95. A method of identifying a compound that can be administered to a subject by intranasal delivery to the upper third of the nasal cavity or by pulmonary delivery to the lung to reduce food intake and/or appetite, the method comprising: administering a compound to a subject by intranasal delivery to the upper third of the nasal cavity or by pulmonary delivery to the lung; and evaluating protein tyrosine phosphatase 1 B (PTP1 B) activity in the hypothalamus; wherein a reduction in PTP1 B activity in the hypothalamus as compared with

PTP1 B activity in the absence of administration of the compound indicates that the compound is a compound that can be delivered by intranasal delivery to the upper third of the nasal cavity or by pulmonary delivery to the lung to reduce food intake and/or appetite.

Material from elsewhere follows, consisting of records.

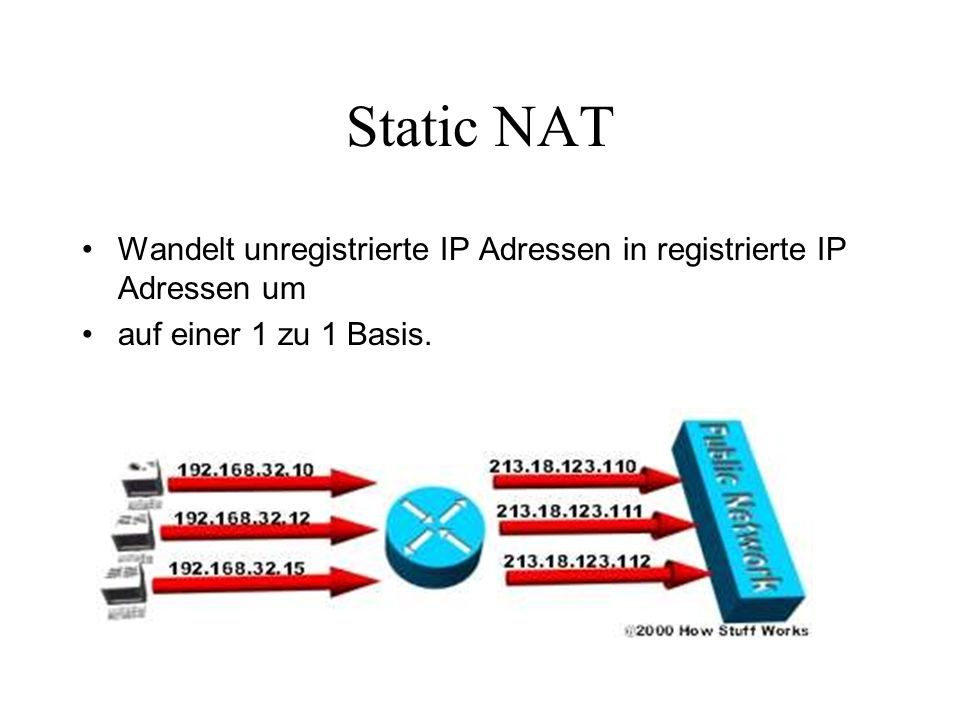 Dynamic NAT Wandelt eine unregistrierte IP Adresse in eine registrierte IP Adresse um -> wählt registrierte IP Adresse aus einer zur Verfügung stehenden Liste aus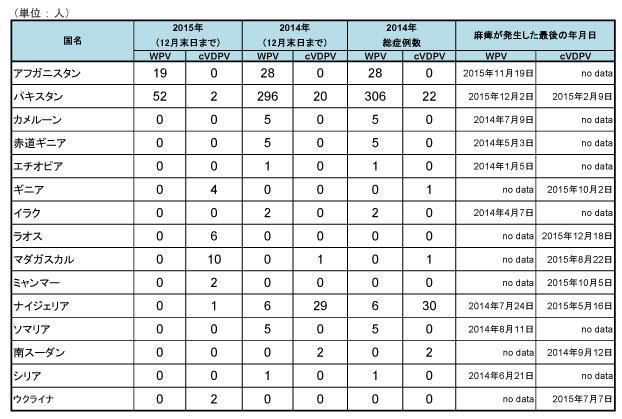 160115_GPEI_polio_table2.jpg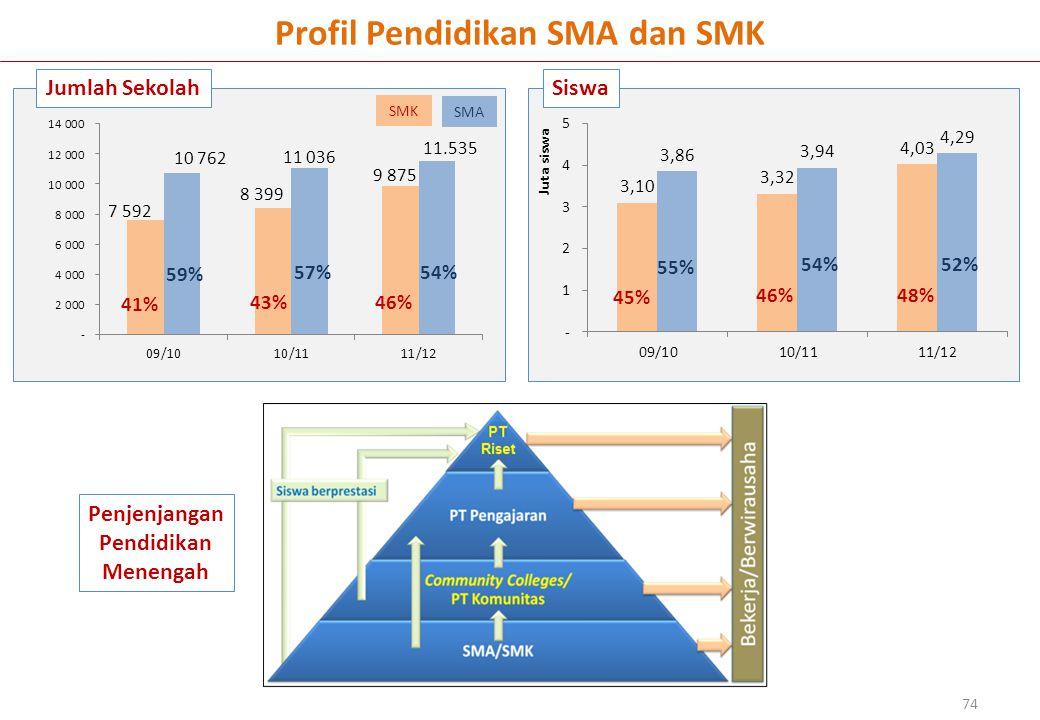 Jumlah SekolahSiswa 74 Profil Pendidikan SMA dan SMK 59% 41% 57% 43% 54% 46% 55% 45% 54% 46% 52% 48% SMA SMK Penjenjangan Pendidikan Menengah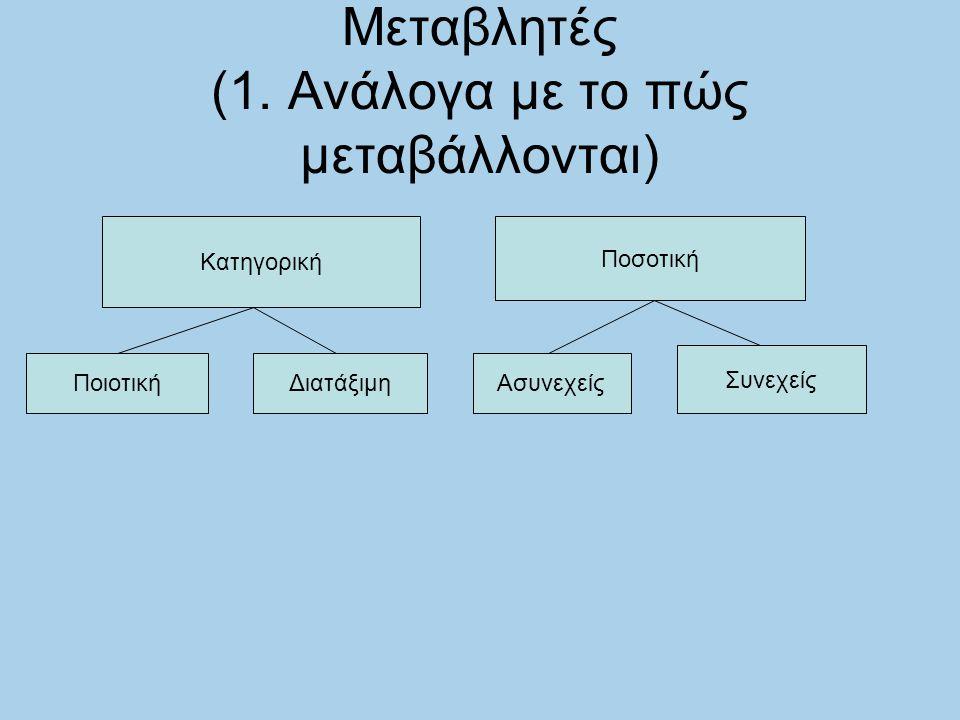 Mεταβλητές (1. Ανάλογα με το πώς μεταβάλλονται) Κατηγορική Ποσοτική ΠοιοτικήΔιατάξιμηΑσυνεχείς Συνεχείς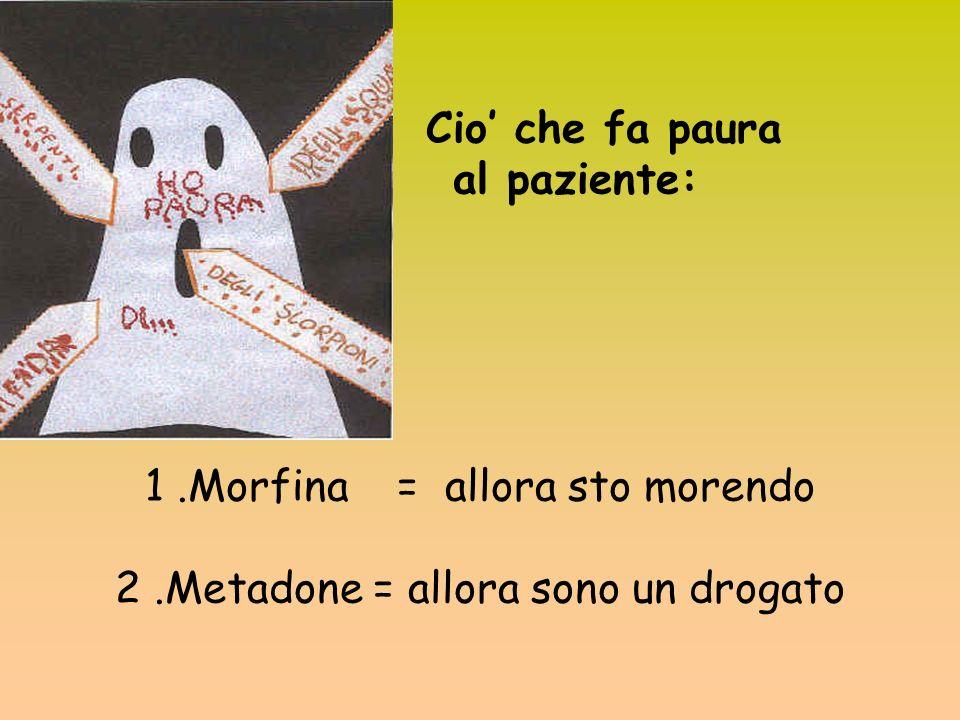 Cio che fa paura al paziente: 1.Morfina = allora sto morendo 2.Metadone = allora sono un drogato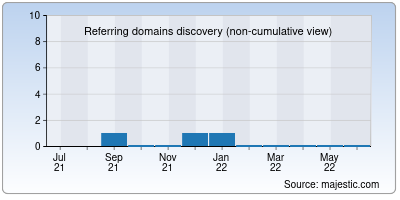 referring domains of asiahosting.in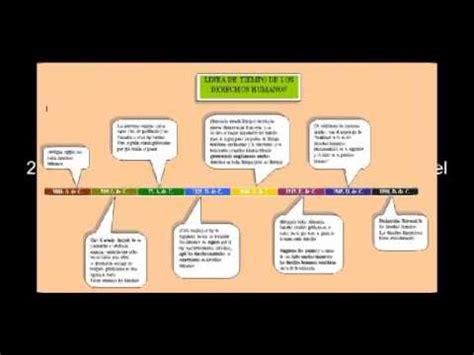 antecedentes del articulo5 historia de los derechos humanos en m 233 xico y en el mundo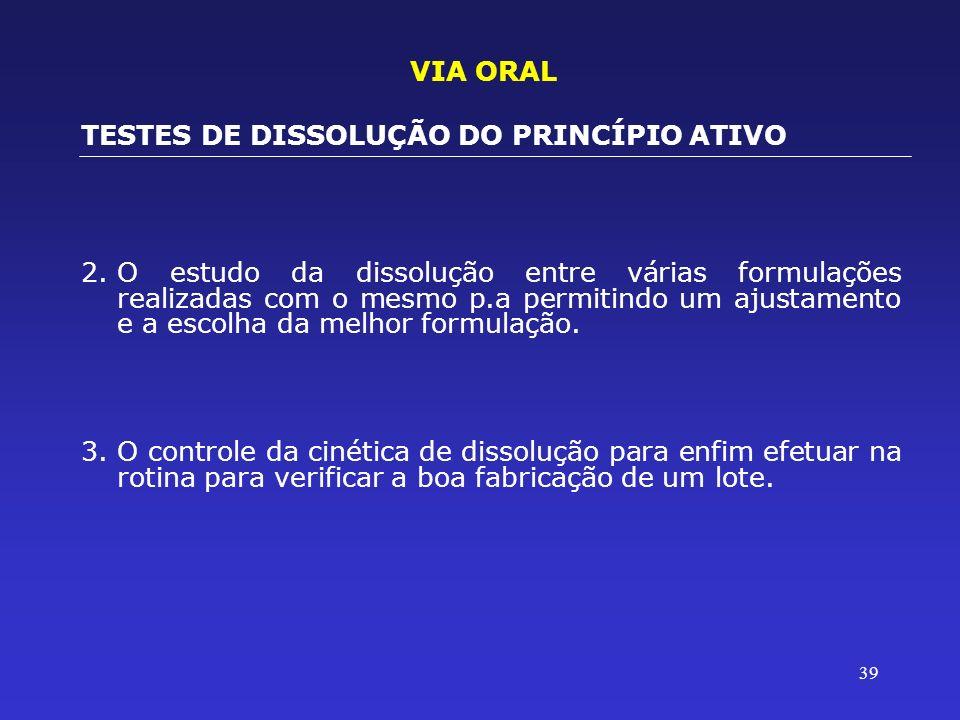 VIA ORALTESTES DE DISSOLUÇÃO DO PRINCÍPIO ATIVO.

96. A method of identifying a compound that can be administered to a subject by intranasal delivery to the upper third of the nasal cavity or by pulmonary delivery to the lung to treat obesity, the method comprising: administering a compound to a subject by intranasal delivery to the upper third of the nasal cavity or by pulmonary delivery to the lung; and evaluating protein tyrosine phosphatase 1 B (PTP1 B) activity in the hypothalamus; wherein a reduction in PTP1 B activity in the hypothalamus as compared with PTP1B activity in the absence of administration of the compound indicates that the compound is a compound that can be delivered by intranasal delivery to the upper third of the nasal cavity or by pulmonary delivery to the lung to treat obesity.

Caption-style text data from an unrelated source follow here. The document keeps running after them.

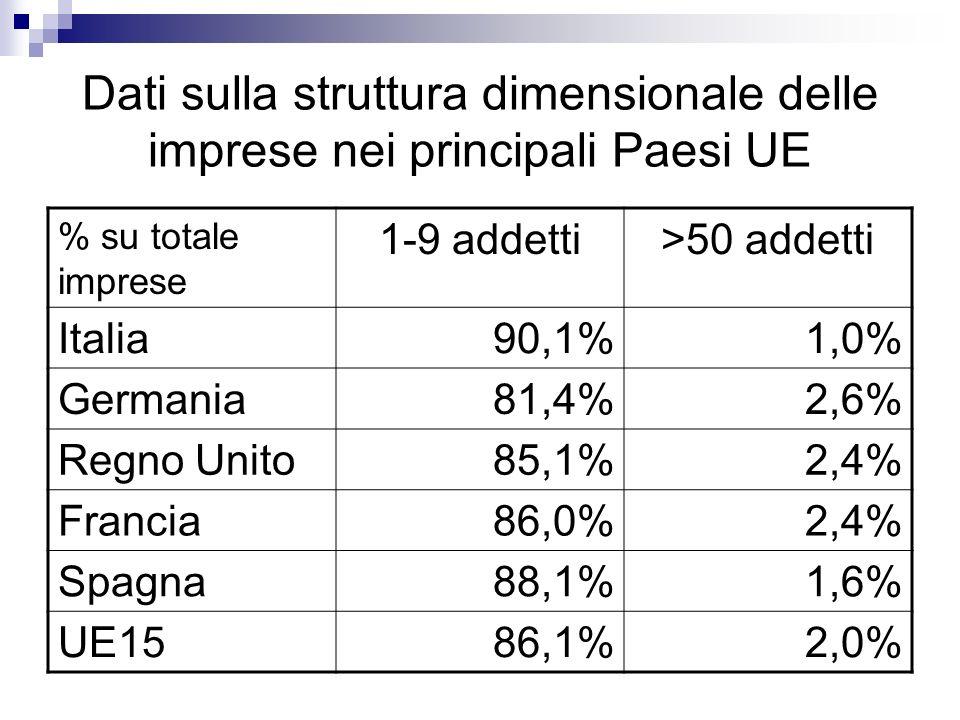 Dati sulla struttura dimensionale delle imprese nei principali Paesi UE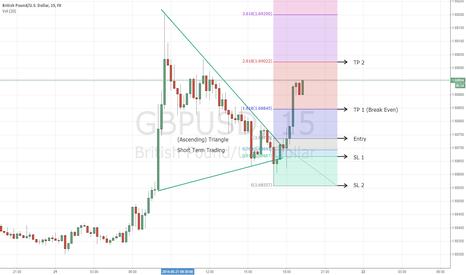 GBPUSD: Bullish Triangle GBPUSD
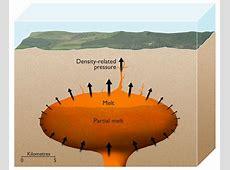 Earth's devastating supervolcanoes powered by density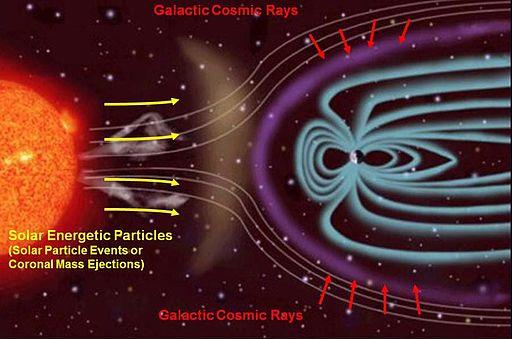 Cosmic Rays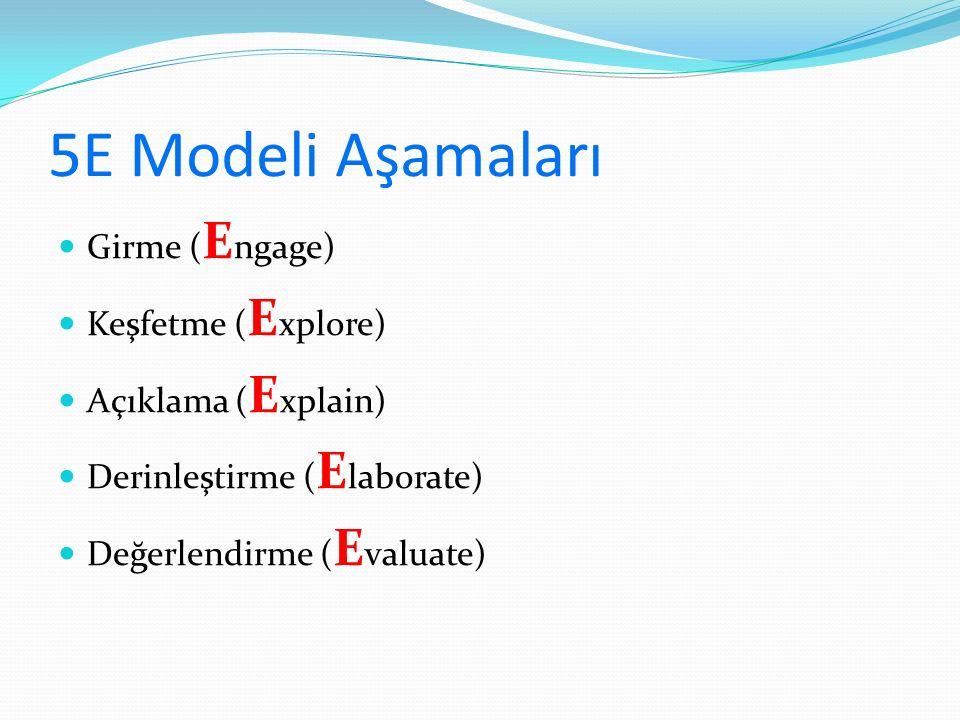 5E Modeli Aşamaları Girme ( E ngage) Keşfetme ( E xplore) Açıklama ( E xplain) Derinleştirme ( E laborate) Değerlendirme ( E valuate)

97. The method of any of claims 91-96, wherein the compound is administered to the subject by intranasal administration.

98. The method of any of claims 91-96, wherein the compound is administered to the subject by pulmonary administration.

99. An intranasal delivery device comprising a pharmaceutical composition of claim 2.

100. A pulmonary delivery device comprising a pharmaceutical composition of claim 35.